Amnesty reported in February that as many as 13,000 people were executed at a single prison, notorious Saydnaya, near Damascus, between 2011 and 2015.
“The bodies of those who are killed at Saydnaya are taken away by the truckload and buried in mass graves. It is inconceivable that these large-scale and systematic practices have not been authorised at the highest levels of the Syrian government,” Amnesty said.
“The victims are overwhelmingly civilians who are thought to oppose the government,” Amnesty added. “Many other detainees at Saydnaya Military Prison have been killed after being repeatedly tortured and systematically deprived of food, water, medicine, and medical care.”
The victims — doctors, journalists, political dissidents, aid workers, and more — were all believed to oppose the government of President Bashar al-Assad in some way, even if that meant simply opposing the carnage.
President Assad and his government have rejected similar reports of torture and extrajudicial killings in the past, writing them off as propaganda, in a civil war that has claimed hundreds of thousands of lives.
While the women interviewed by the LDHR were among the survivors, the report’s conclusion about the long-lasting impact on their lives is chilling.
“All of the women have intrusive thoughts and flashbacks,” it reads. “For Amina, it is ‘the screams of men and the sounds of torture instruments’ that will not leave her. Nor the forced physical search and sexual violence upon arrival at the detention centre.”
It adds: “Black jackets trigger images of Ayda’s rape. The sound of water drops takes her straight back into solitary confinement. Janan says the voice and face of her interrogator, his torture tools and the cell walls follow her everywhere and chase her in her dreams.”

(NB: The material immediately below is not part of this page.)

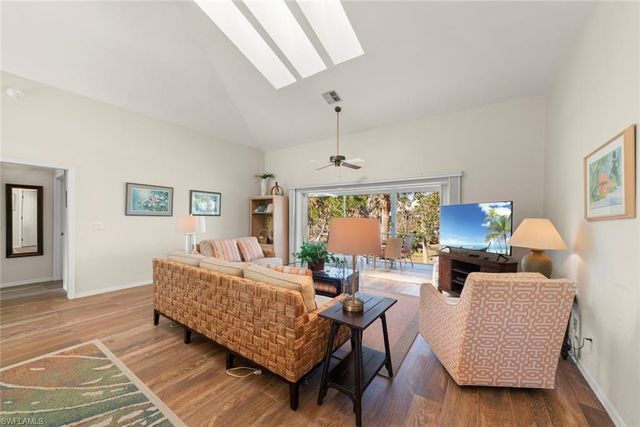 2126 Egret CIR, Sanibel, FL 33957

That none of the women were held in the same place or at the same time, yet described consistently horrific conditions, cruelty, and inhumane treatment, shows just how widespread the issue is. It is estimated that some 65,000 prisoners have died in regime jails during the six-year conflict in Syria.
But LDHR hopes the women’s stories will inspire the international community to put pressure on the Syrian regime to allow inspectors into the country and its jails.

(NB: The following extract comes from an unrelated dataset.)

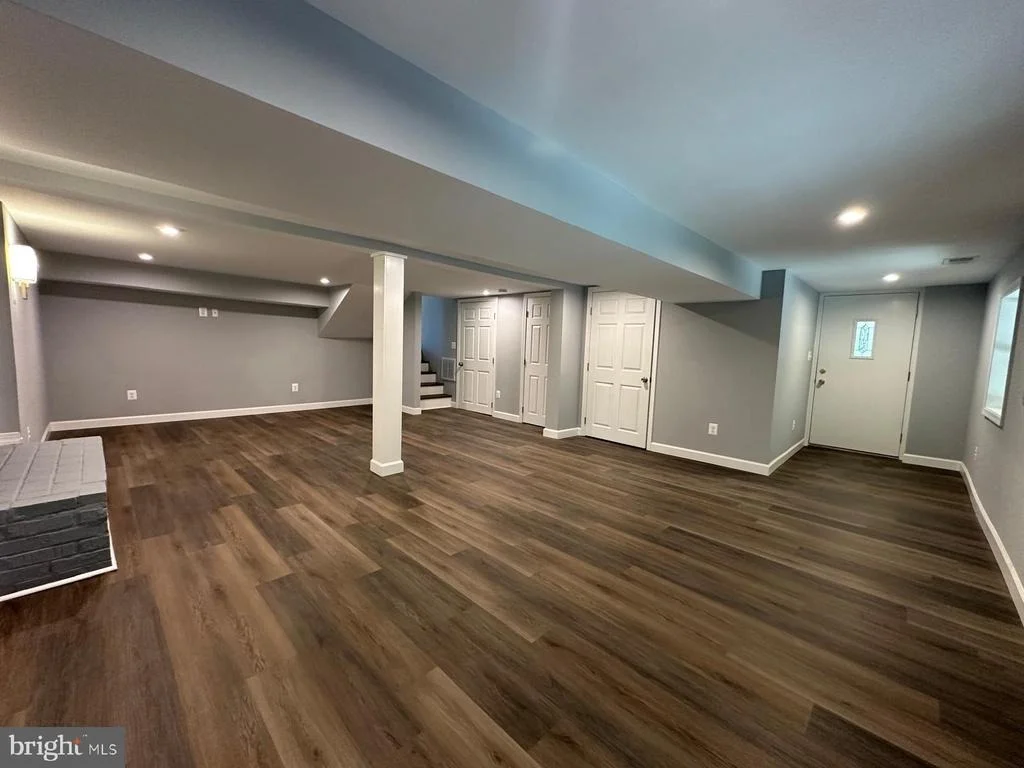 Photo of 2016 RIVERMONT DRIVE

The NGO also aims to hold Syrian officials responsible for the mistreatment of prisoners, to draw attention to their cruelty so they can be punished at future war crimes trials.
Dr. Rami Khazi, a neurosurgeon and founding member of LDHR, helped compile the report.
“There were too many women to choose from, with horrible stories, when we set about compiling this report,” Khazi told the Independent.
“I have often felt powerless during the war. This is documenting our history, no matter how terrible it is, and probably the only way the Syrian people will ever have some justice."